# Exercise: 4.2 :       Extra Credit     : Sentiment analysis on Public tweets about airlines.

## For up to 5% extra credit, find another set of comments, e.g., some tweets, and perform the same sentiment analysis.

### Here we are using the data that is available in the  github link https://raw.githubusercontent.com/kolaveridi/kaggle-Twitter-US-Airline-Sentiment-/master/Tweets.csv

### This file contains public tweets about airlines on column "text", which we will be analyzing to find out the sentiment of the tweet.

### This file also comes with a pre-populated "airline_sentiment" column, We will also add a new column "derived_sentiment" populating sentiment using our scheme for sentiment analysis.
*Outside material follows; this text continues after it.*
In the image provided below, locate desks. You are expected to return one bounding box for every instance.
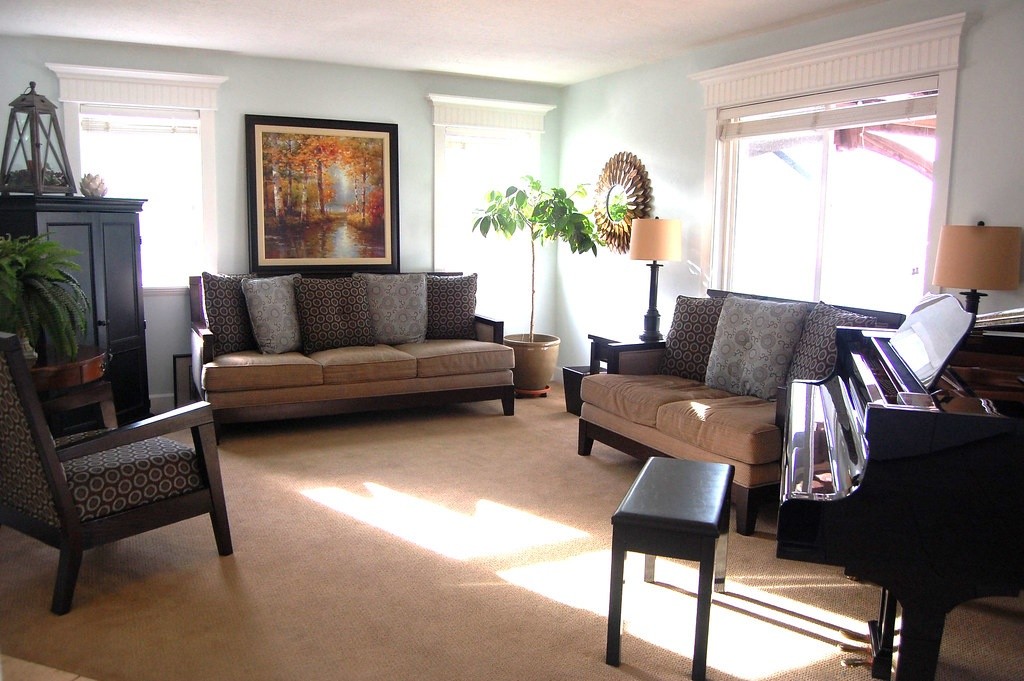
[32,344,108,439]
[588,332,667,376]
### We will then compare the existing "airline_sentiment" values and our new "derived_sentiment" values to see how much they match.



In [133]:
# Load library
import pandas as pd
from vaderSentiment.vaderSentiment import SentimentIntensityAnalyzer
import numpy as np

## 1. Load the tweet data into a data frame.


In [134]:
# for now to disable the SSL
import ssl
ssl._create_default_https_context = ssl._create_unverified_context
#

data_source_url = "https://raw.githubusercontent.com/kolaveridi/kaggle-Twitter-US-Airline-Sentiment-/master/Tweets.csv"
airline_tweets_corpus = pd.read_csv(data_source_url)
#airline_tweets_corpus= airline_tweets_corpus.head()
airline_tweets_corpus.head()

Unnamed: 0,tweet_id,airline_sentiment,airline_sentiment_confidence,negativereason,negativereason_confidence,airline,airline_sentiment_gold,name,negativereason_gold,retweet_count,text,tweet_coord,tweet_created,tweet_location,user_timezone
0,570306133677760513,neutral,1.0,,,Virgin America,,cairdin,,0,@VirginAmerica What @dhepburn said.,,2015-02-24 11:35:52 -0800,,Eastern Time (US & Canada)
1,570301130888122368,positive,0.3486,,0.0,Virgin America,,jnardino,,0,@VirginAmerica plus you've added commercials t...,,2015-02-24 11:15:59 -0800,,Pacific Time (US & Canada)
2,570301083672813571,neutral,0.6837,,,Virgin America,,yvonnalynn,,0,@VirginAmerica I didn't today... Must mean I n...,,2015-02-24 11:15:48 -0800,Lets Play,Central Time (US & Canada)
3,570301031407624196,negative,1.0,Bad Flight,0.7033,Virgin America,,jnardino,,0,@VirginAmerica it's really aggressive to blast...,,2015-02-24 11:15:36 -0800,,Pacific Time (US & Canada)
4,570300817074462722,negative,1.0,Can't Tell,1.0,Virgin America,,jnardino,,0,@VirginAmerica and it's a really big bad thing...,,2015-02-24 11:14:45 -0800,,Pacific Time (US & Canada)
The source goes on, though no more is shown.